Ghosts of the Morning

A short story

Ani Eldritch
Lit Up
5 min readSep 8, 2024

--

Alexandre Perotto took this photo of a city street in sepia.
Photo by Alexandre Perotto on Unsplash

The knife sits in the sink, smeared with butter and breadcrumbs, a relic from breakfast that feels like a lifetime ago, though it was only hours. The butter, now congealed, clings to the steel blade as if holding on to the last vestiges of warmth from the toast.

I stare at it as though it might speak, as though it might tell me why the silence in this apartment feels like a physical weight, pressing down on my chest.
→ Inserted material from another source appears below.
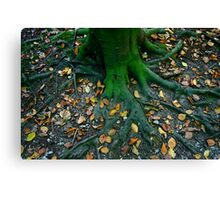 Rooted 11.. Canvas Print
Outside, the city is waking up, or perhaps it never slept. The hum of traffic from the avenue below rises and falls like the breath of some great beast.

It’s only morning, but already I feel the day slipping away from me, lost to the ghosts of the past that refuse to let me be.

I don’t know how long I’ve been standing here, but the light filtering through the window has shifted, taking on a sharpness that wasn’t there before.

I drag my gaze from the knife, try to shake the fog from my mind, but it lingers, clinging like a damp mist that seeps into everything.

The apartment is still – too still – yet I hear echoes of conversations that never happened, arguments that only played out in my mind. The walls, thick with the accumulation of years, seem to absorb all sound, all life, until the quiet becomes unbearable.

The radio plays in the background, a soft jazz number that seems to mock the heaviness in the room.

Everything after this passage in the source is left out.